WHAT NEEDS TO BE DONE - Write the lines below as a numbered list, leaving out any blank lines.

DATASET -

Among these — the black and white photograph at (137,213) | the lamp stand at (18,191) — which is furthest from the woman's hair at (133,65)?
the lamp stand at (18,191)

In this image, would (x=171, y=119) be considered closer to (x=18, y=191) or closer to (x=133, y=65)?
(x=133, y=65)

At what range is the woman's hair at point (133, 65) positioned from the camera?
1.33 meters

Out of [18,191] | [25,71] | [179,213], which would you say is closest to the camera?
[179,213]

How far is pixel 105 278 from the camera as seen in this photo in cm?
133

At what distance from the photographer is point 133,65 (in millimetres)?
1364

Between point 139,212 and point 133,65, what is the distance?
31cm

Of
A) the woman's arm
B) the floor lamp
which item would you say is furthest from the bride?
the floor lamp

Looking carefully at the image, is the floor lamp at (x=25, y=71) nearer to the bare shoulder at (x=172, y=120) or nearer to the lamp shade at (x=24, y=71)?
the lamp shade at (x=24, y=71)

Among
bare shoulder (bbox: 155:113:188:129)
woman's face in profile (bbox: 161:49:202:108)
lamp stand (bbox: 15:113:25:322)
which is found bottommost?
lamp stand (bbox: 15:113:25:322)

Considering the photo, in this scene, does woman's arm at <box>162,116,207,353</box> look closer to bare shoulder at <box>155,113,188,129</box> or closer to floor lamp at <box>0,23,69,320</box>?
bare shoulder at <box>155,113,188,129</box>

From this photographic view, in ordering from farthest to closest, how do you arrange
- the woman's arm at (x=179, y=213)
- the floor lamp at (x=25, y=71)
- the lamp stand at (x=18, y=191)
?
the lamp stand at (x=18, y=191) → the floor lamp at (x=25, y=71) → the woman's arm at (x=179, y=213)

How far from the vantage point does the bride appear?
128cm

THE COMPLETED TASK -
1. Among these — the black and white photograph at (137,213) | the lamp stand at (18,191) — which is furthest from the woman's hair at (133,65)?
2. the lamp stand at (18,191)
3. In this image, would (x=171, y=119) be considered closer to (x=18, y=191) or closer to (x=133, y=65)?
4. (x=133, y=65)
5. At what range is the woman's hair at point (133, 65) positioned from the camera?
6. 1.33 meters
7. Out of [18,191] | [25,71] | [179,213], which would you say is closest to the camera?
8. [179,213]
9. How far is pixel 105 278 from the camera as seen in this photo in cm?
10. 133
11. At what distance from the photographer is point 133,65 (in millimetres)?
12. 1364
13. Between point 139,212 and point 133,65, what is the distance?
14. 31cm
15. Of
16. A) the woman's arm
17. B) the floor lamp
18. which item would you say is furthest from the bride?
19. the floor lamp
20. Looking carefully at the image, is the floor lamp at (x=25, y=71) nearer to the bare shoulder at (x=172, y=120) or nearer to the lamp shade at (x=24, y=71)?
21. the lamp shade at (x=24, y=71)
22. Among
23. bare shoulder (bbox: 155:113:188:129)
24. woman's face in profile (bbox: 161:49:202:108)
25. lamp stand (bbox: 15:113:25:322)
26. which is found bottommost?
27. lamp stand (bbox: 15:113:25:322)
28. Considering the photo, in this scene, does woman's arm at <box>162,116,207,353</box> look closer to bare shoulder at <box>155,113,188,129</box> or closer to floor lamp at <box>0,23,69,320</box>?
29. bare shoulder at <box>155,113,188,129</box>
30. From this photographic view, in ordering from farthest to closest, how do you arrange
31. - the woman's arm at (x=179, y=213)
32. - the floor lamp at (x=25, y=71)
33. - the lamp stand at (x=18, y=191)
34. ?
35. the lamp stand at (x=18, y=191) → the floor lamp at (x=25, y=71) → the woman's arm at (x=179, y=213)
36. How far from the vantage point does the bride appear?
37. 128cm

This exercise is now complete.